A Lille, les 2 000 manifestants contre la réforme des retraites rejoints par des syndicats belges

Plusieurs syndicats belges ont rejoint le cortège lillois contre la réforme des retraites. / © FRANCE 3
Plusieurs syndicats belges ont rejoint le cortège lillois contre la réforme des retraites. / © FRANCE 3

En ce 38ème jour de grève, 2 000 personnes ont manifesté leur opposition à la réforme des retraites dans les rues de Lille. Ils ont été rejoints par des syndicalistes et travailleurs belges. 
 

Par ALJ avec AFP

Les opposants à la réforme des retraites étaient à nouveau dans la rue pour cette 38e journée de grève. Et en cette cinquième journée de mobilisation interprofessionnelle, de nouvelles forces ont rallié le cortège lillois.

La Confédération des syndicats chrétiens, la Fédération générale du travail de Belgique ou encore le Parti du travail belge ont traversé la frontière. "On vient en solidarité avec les amis français et françaises pour leur dire : "ne lâchez rien, en Belgique, on l'a fait"", explique Aurore Joly, de la Confédération des syndicats chrétiens. 

En 2017, la Belgique a connu un projet de réforme semblable. Le pays devait passer à un système par point. Face à la mobilisation, le gouvernement belge a retiré la réforme.
 
Un reportage de Jean-Louis Manand et Jean-Christophe Raczy
 

5 000 euros offerts à la caisse de solidarité des grévistes


En entonnant "Belges et Français, tous ensemble", le député et porte-parole du PTB, Raoul Hedebouw, a présenté un chèque de 5 000 euros pour la caisse de solidarité des grévistes. 

"La France est un laboratoire des mesures anti-sociales. C'est clair que si la réforme passe ici, elle passera aussi dans les autres pays", a commenté le député belge.


 
 Le député et porte-parole du PTB, Raoul Hedebouw, a remis un chèque de 5 000 euros. / © FRANCE 3
Le député et porte-parole du PTB, Raoul Hedebouw, a remis un chèque de 5 000 euros. / © FRANCE 3


A ses yeux, la France est "un exemple pour la combativité des travailleurs français. C'était un devoir d'être ici en solidarité."
 

L'exécutif retire (sous conditions) l'âge pivot de 64 ans

Edouard Philippe s'est dit "disposé à retirer", sous conditions, l'âge pivot de 64 ans du projet de réforme des retraites dans un courrier aux partenaires sociaux, un geste bien accueilli par les syndicats réformistes.
 
"Je suis disposé à retirer du projet de loi la mesure de court terme que j'avais proposée, consistant à converger progressivement à partir de 2022 vers un âge d'équilibre de 64 ans en 2027", indique le Premier ministre dans ce courrier envoyé au lendemain de bilatérales avec les syndicats à Matignon, tout en maintenant le principe d'un âge d'équilibre dans la réforme.
 

 


Vers la création d'une "conférence de financement" ?


Ce retrait est sous conditions : le Premier ministre propose qu'une "conférence de financement" soit réunie avec les partenaires sociaux pour "proposer les mesures permettant d'atteindre l'équilibre financier en 2027".

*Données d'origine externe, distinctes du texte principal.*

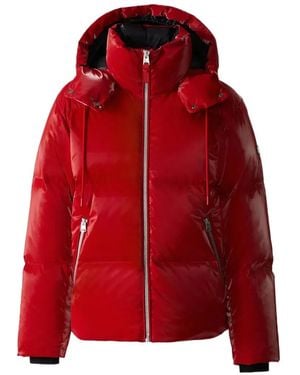 Mackage Kent-Glo Hooded Puffer Jacket - Red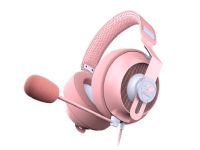 COUGAR PHONTUM S - Headset - fuld størrelse - kabling - 3,5 mm jackstik - Pink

Faute d'accord de cette conférence d'ici "la fin du mois d'avril 2020", le gouvernement prendra par ordonnance les mesures nécessaires pour atteindre cet équilibre en 2027, indique la lettre.

 

Le retrait de l'âge pivot, une fracture dans le front des opposants ?


La CFDT, premier syndicat en France et favorable au système universel par points, avait fait une "ligne rouge" de cet âge pivot incitant les Français à partir à 64 ans en 2027 sous peine de se voir infliger un malus.

Dès l'annonce du gouvernement, la centrale a "salué le retrait de l'âge pivot du projet de loi, retrait qui marque la volonté de compromis" de l'exécutif. 

"Le retrait de l'âge pivot est une bonne chose qui permet de discuter sereinement de l'équilibre", a abondé le secrétaire général de l'Unsa, Laurent Escure. "Cela va permettre d'avancer sur le reste de la réforme, pour obtenir des compensations, des garanties, des avancées", a-t-il déclaré à l'AFP. 

La main tendue du gouvernement aux syndicats réformistes pourrait fissurer le front des opposants à la réforme.

 

Le recul sur l'âge pivot, "produit de la mobilisation"


Pour le leader de la CGT Philippe Martinez, interrogé samedi en tête de la manifestation parisienne avant la publication du courrier du Premier ministre, "l'âge pivot est un leurre" qui "ne change rien à notre opposition à la réforme".

Plus mesuré, son homologue de FO, Yves Veyrier, observait que "si on nous annonce un recul en tout ou partie sur l'âge pivot, ce sera le produit de la mobilisation".